Under the null hypothesis, with a sufficiently large number of discordants, ${ \chi }^{ 2 }$ has a chi-squared distribution with $1$ degree of freedom. If either $b$ or $c$ is small ($b+c<25$) then ${ \chi }^{ 2 }$ is not well-approximated by the chi-squared distribution. The binomial distribution can be used to obtain the exact distribution for an equivalent to the uncorrected form of McNemar's test statistic. In this formulation, $b$ is compared to a binomial distribution with size parameter equal to $b+c$ and "probability of success" of $\frac{1}{2}$, which is essentially the same as the binomial sign test. For $b+c<25$, the binomial calculation should be performed. Indeed, most software packages simply perform the binomial calculation in all cases, since the result then is an exact test in all cases.
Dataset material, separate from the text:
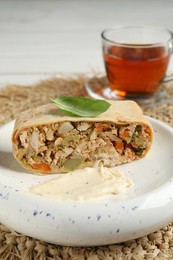 Photo of Piece of strudel with chicken, vegetables, sauce and tea on wicker mat, closeup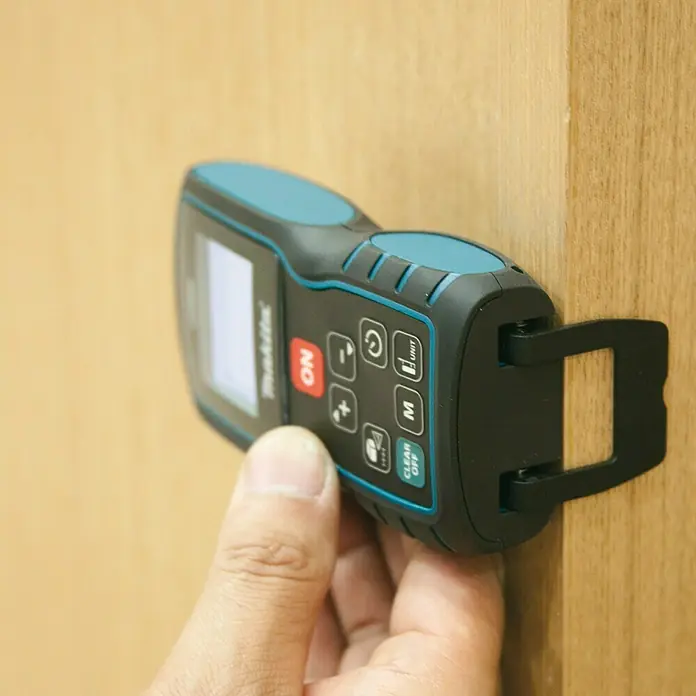 Makita Laserentfernungsmesser LD080P - Messbereich: 0,05 - 100 m - Nahaufnahme eines Makita-Laser-Entfernungsmessers, das an einer Holzkante befestigt ist und von einer Hand gehalten wird, um präzise Messungen zu gewährleisten.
When comparing the resulting ${ \chi }^{ 2 }$ statistic to the right tail of the chi-squared distribution, the $p$-value that is found is two-sided, whereas to achieve a two-sided $p$-value in the case of the exact binomial test, the $p$-value of the extreme tail should be multiplied by $2$.

If the ${ \chi }^{ 2 }$ result is significant, this provides sufficient evidence to reject the null hypothesis in favor of the alternative hypothesis that $p_b \neq p_c$, which would mean that the marginal proportions are significantly different from each other.